Böylece geniş kitleler, kalkınmanın aktif unsurları haline gelemedi. Ortak refah doğamadı.
Refahtan nasibini alamayan kitlelerin mutsuzluğunu yatıştırmak için ortak ülkünün sembolleri, artan ölçüde piyasaya sürüldü. Bayrak, Atatürk büstleri, bilinen deyimiyle ‘Vatan, Millet, Sakarya’ edebiyatı aldı yürüdü. En değerli kavramlarımız, ortak refah yaratma konusundaki başarısızlığımızı örtmek amacıyla sulandırıldı. Yeni kuşaklarda, bu sembollere sarılmanın, vatansever bir Cumhuriyet yurttaşı olmaya yeteceği gibi çok yanlış ve sapkın bir inanç yaratıldı. Bütün bunların sonucunda yurt, ulus, Cumhuriyet sinsice sorgulanmaya başladı. Cumhuriyeti öteden beri içine sindiremeyenler, bu yıkıntıya işaret edip ‘işte sizin Cumhuriyetiniz’ diyebilme fırsatını buldu.
Gerek Cumhuriyet’in ilk dönemlerinden sonra bu işlerin neden iyiye gitmediğini anlamak, gerek bundan böyle nasıl düzelebileceğini görmek için şu gerçeği idrak etmek şarttır:
Ortak refah yaratılmadan bu iş yürümez!...

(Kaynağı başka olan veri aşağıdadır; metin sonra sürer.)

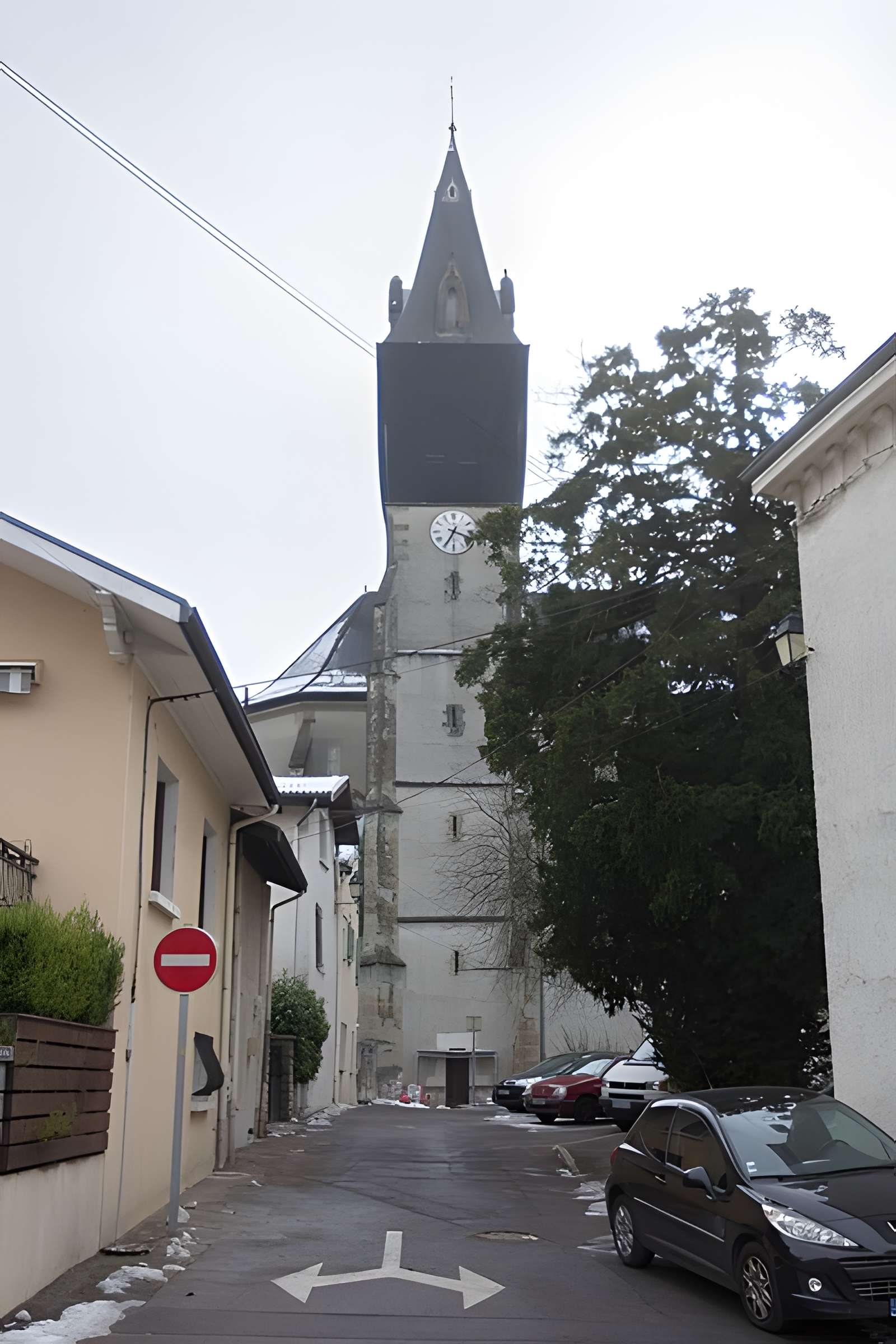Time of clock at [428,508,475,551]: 3:34
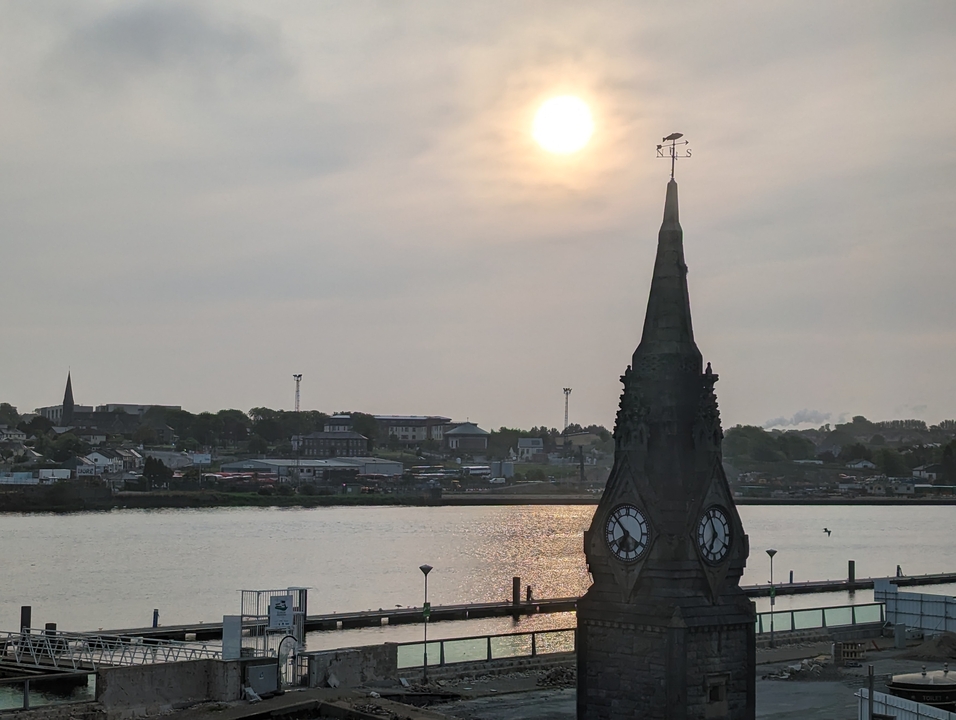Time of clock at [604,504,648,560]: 6:52
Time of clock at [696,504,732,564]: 6:56
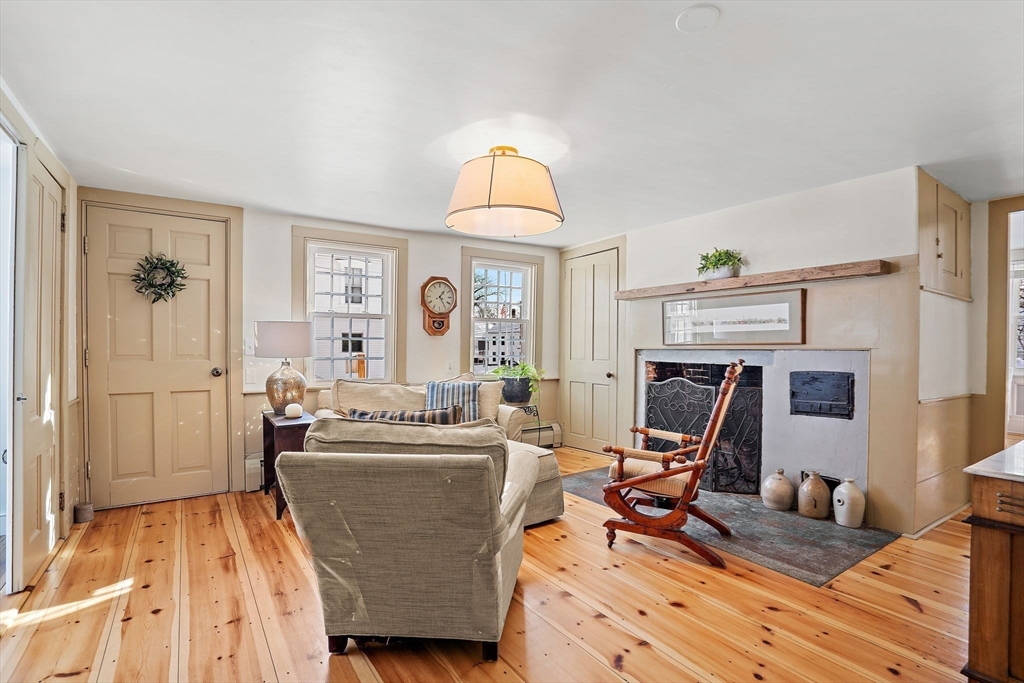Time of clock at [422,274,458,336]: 1:24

Ortak refah, kime, neyin, nasıl yapılması gerektiğini buyurmakla, protesto yürüyüşleri düzenlemekle, ışık yakıp söndürmekle, tencere tava çalmakla, rozet takmakla, konser dinlemekle yaratılmaz.
Ortak refahın nasıl yaratılabileceğini anlamak için, 1940’lara kadar “Cumhuriyet’ e Kanat Gerenler” ’in neler yaptığını örnek almak gerekir.
Dünkü Harbiyeli’lerin, Tıbbiyeli’lerin, Mülkiyeli’lerin yaptığına eğer bugün onlarla birlikte örneğin Boğaziçi’liler, ODTÜ’lüler, Bilkent’liler, bunlar kadar değerli daha niceleri ve hatta yurtdışında okuyan onbinler olarak soyunmazsak, ortak refahın gerektirdiği üretim, hukuk ve ahlak düzeninin kurulması için aynı kararlılık, inanç ve özveri ile ikinci Kurtuluş Savaşı’nı başlatamazsak, Cumhuriyeti’mizi tehdit altından kurtaramayız.
Çünkü gerçek tehdit kaynağı ortak refahın olmayışı, yani yoksulluk ve dengesizliktir. Çözüm de bunu yenmekten geçer. Diken battığı yerden çıkartılır.